▶ CONSIGNE DE L'EXERCICE
Relevez le nom de chaque fonction définie par le mot-clé def dans le code Python ci-dessous.

# Exercice 1:
# 1)

def occurrence(l):
    d = {}
    for i in l:
        if i in d:
            d[i] += 1
        else:
            d[i] = 1
    return d

print(occurrence([1,3,2,1,4,1,2,1])) # affiche {1: 4, 3: 1, 2: 2, 4: 1}

# b) 

print(occurrence("tagada")) # affiche {'t': 1, 'a': 3, 'g': 1, 'd': 1}

# c)

f = open("ltdme80j-p.txt")
texte = f.read().split()
f.close()

def plus_frequent(d,k):
    m = None
    for i, j in d.items():
        if len(i) == k:
            if m == None:
                m = i
            elif d[m] < j:
                m = i
    return m

print(plus_frequent(occurrence(texte),5)) #  affiche était

# d)

def compare_tableaux(t,u):
    d1 = occurrence(t)
    d2 = occurrence(u)

▶ DONNÉES ENREGISTRÉES

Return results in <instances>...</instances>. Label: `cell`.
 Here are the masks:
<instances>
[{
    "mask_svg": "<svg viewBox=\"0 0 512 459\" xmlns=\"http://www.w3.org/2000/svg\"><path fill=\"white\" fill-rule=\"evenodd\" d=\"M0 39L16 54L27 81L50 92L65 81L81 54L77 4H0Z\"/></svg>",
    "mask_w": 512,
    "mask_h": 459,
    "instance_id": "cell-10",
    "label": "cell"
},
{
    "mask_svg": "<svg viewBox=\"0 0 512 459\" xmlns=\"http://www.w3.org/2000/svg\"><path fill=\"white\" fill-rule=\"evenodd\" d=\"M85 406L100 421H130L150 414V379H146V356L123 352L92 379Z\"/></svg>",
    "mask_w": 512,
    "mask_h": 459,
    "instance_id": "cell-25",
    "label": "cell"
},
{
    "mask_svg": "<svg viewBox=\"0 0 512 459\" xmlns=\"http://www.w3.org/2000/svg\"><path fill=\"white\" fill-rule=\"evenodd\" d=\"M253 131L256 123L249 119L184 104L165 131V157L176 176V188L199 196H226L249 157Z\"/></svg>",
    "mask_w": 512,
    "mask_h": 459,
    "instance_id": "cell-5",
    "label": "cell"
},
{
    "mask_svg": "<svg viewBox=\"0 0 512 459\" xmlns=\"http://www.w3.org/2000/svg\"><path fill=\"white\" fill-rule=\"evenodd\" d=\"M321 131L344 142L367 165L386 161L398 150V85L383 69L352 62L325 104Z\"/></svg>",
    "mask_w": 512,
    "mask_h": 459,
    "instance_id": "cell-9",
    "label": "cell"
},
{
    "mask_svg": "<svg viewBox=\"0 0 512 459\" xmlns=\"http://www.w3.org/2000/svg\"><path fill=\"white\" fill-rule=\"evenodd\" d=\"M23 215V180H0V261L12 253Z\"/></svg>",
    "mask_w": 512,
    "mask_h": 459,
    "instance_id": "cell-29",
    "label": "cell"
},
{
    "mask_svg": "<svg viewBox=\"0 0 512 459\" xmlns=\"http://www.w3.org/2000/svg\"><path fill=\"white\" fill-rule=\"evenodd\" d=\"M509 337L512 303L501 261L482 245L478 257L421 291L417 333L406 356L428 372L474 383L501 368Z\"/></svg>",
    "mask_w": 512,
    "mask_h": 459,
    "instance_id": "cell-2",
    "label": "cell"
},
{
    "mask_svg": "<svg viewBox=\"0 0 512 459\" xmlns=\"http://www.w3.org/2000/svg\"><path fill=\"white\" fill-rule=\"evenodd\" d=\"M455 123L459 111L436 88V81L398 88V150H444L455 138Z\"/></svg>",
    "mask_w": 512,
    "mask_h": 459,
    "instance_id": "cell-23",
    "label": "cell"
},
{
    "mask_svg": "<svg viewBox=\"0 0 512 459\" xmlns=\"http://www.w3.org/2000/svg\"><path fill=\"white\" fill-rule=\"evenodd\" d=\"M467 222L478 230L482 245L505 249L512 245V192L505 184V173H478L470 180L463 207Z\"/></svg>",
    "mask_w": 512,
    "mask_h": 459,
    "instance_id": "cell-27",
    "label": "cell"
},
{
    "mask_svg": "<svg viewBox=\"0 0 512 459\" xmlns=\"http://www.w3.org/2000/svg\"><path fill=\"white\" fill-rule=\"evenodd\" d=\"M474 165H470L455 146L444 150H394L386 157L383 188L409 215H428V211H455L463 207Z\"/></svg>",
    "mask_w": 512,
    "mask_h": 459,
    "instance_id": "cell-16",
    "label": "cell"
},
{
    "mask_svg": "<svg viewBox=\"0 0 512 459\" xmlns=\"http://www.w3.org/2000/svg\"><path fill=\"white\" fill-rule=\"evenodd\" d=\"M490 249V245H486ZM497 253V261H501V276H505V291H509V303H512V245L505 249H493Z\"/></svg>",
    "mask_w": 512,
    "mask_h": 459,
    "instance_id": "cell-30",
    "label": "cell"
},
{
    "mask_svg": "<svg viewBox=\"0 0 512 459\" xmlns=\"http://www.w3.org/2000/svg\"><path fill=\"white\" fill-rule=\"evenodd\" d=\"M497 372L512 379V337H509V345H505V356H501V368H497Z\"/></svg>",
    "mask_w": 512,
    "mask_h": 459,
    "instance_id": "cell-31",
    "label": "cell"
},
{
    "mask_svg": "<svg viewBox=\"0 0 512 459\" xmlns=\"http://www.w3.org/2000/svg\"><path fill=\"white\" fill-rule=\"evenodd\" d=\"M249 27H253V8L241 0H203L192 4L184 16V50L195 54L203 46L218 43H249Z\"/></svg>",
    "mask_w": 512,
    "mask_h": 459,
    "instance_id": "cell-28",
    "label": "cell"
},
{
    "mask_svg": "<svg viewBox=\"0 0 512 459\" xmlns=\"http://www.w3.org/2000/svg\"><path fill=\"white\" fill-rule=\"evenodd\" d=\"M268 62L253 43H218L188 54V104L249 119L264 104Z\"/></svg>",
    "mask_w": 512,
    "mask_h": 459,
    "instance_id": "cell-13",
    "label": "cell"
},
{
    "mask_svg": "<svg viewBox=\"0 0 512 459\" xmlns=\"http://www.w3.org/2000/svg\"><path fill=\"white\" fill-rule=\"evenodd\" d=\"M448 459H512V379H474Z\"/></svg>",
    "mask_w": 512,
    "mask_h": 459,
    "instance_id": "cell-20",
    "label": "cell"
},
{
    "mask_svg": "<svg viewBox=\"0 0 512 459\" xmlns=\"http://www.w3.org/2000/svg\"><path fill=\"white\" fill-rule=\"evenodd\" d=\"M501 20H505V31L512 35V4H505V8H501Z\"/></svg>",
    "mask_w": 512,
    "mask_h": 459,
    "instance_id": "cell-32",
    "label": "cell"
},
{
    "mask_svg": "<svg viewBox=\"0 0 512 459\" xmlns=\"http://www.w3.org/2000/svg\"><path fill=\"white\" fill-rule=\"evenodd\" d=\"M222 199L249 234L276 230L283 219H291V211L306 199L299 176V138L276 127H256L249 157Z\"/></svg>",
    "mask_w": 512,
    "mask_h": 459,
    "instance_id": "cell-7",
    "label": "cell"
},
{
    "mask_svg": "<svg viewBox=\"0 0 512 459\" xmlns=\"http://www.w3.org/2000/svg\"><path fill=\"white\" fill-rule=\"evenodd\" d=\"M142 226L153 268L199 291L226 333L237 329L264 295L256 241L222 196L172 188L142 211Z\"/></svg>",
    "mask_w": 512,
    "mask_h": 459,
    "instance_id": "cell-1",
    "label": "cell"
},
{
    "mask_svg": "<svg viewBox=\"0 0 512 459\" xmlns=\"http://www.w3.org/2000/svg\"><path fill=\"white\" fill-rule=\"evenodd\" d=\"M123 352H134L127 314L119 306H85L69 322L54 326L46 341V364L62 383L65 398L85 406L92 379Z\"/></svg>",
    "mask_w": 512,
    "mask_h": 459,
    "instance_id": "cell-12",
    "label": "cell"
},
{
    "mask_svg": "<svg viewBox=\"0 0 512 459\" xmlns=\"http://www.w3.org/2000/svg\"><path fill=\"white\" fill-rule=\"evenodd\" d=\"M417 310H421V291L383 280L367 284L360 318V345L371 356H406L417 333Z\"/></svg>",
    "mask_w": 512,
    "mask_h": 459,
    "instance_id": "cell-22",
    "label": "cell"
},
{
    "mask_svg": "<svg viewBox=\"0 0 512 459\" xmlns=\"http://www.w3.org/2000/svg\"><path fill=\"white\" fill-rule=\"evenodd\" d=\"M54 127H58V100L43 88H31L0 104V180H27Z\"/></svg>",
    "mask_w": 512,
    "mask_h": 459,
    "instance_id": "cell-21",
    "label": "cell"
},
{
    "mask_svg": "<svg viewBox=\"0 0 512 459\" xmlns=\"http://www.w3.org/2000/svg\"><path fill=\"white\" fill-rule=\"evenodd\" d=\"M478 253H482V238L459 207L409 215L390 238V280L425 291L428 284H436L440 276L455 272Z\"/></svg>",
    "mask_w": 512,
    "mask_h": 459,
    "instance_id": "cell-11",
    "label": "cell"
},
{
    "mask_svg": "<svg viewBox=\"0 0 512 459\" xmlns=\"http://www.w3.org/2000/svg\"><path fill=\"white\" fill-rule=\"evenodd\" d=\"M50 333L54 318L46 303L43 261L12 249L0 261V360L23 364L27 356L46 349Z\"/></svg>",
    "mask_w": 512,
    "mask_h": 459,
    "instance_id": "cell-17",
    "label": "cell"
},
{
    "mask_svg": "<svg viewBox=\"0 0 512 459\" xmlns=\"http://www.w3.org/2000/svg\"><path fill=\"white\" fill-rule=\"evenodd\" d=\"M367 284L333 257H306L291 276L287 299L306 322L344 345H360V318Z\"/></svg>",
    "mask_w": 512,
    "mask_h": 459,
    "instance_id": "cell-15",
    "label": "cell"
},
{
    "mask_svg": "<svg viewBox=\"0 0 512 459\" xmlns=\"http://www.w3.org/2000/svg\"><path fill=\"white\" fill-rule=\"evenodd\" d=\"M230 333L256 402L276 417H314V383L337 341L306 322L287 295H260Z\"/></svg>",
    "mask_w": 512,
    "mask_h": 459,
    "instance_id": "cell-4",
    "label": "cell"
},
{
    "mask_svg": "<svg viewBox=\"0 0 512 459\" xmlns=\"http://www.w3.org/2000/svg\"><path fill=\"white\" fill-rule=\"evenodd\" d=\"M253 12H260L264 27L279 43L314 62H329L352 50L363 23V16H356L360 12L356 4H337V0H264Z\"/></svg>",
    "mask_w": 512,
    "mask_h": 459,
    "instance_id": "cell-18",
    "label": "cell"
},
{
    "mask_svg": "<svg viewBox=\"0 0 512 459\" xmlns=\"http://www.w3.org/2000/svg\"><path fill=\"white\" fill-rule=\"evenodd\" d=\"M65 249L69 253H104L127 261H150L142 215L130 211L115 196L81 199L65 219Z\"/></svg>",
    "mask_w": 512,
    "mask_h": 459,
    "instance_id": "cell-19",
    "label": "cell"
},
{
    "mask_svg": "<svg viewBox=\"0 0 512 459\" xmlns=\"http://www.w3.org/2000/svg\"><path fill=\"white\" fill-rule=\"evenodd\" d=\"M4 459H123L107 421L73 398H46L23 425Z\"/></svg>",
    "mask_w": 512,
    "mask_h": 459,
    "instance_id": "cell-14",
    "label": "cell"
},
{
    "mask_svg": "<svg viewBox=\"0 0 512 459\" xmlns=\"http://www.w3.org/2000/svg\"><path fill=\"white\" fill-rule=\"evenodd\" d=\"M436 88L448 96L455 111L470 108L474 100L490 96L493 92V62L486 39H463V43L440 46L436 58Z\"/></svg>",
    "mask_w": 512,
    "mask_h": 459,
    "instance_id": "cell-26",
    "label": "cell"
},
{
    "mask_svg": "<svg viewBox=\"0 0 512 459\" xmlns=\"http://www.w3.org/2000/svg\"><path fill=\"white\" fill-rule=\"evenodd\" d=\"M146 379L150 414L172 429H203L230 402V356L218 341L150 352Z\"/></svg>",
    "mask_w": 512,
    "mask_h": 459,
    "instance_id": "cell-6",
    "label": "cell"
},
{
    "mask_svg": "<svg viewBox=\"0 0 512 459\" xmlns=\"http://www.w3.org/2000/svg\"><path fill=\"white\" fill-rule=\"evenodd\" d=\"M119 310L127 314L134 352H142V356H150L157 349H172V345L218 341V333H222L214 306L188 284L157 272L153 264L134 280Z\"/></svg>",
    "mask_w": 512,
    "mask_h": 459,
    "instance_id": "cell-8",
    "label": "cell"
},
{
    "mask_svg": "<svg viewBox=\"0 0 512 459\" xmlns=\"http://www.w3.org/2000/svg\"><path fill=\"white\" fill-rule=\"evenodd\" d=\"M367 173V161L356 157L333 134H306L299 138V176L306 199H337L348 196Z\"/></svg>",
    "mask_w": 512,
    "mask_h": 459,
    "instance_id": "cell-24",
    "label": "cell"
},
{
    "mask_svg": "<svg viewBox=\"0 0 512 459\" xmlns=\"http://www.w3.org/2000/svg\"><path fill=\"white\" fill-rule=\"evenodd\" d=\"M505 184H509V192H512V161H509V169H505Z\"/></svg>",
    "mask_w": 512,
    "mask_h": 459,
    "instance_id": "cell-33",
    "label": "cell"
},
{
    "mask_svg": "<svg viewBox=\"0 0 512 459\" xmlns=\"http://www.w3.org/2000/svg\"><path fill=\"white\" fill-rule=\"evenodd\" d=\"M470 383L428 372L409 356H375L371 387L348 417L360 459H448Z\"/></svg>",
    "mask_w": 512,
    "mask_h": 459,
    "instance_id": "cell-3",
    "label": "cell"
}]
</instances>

▶ TRAVAIL RÉALISÉ
- occurrence
- plus_frequent
- compare_tableaux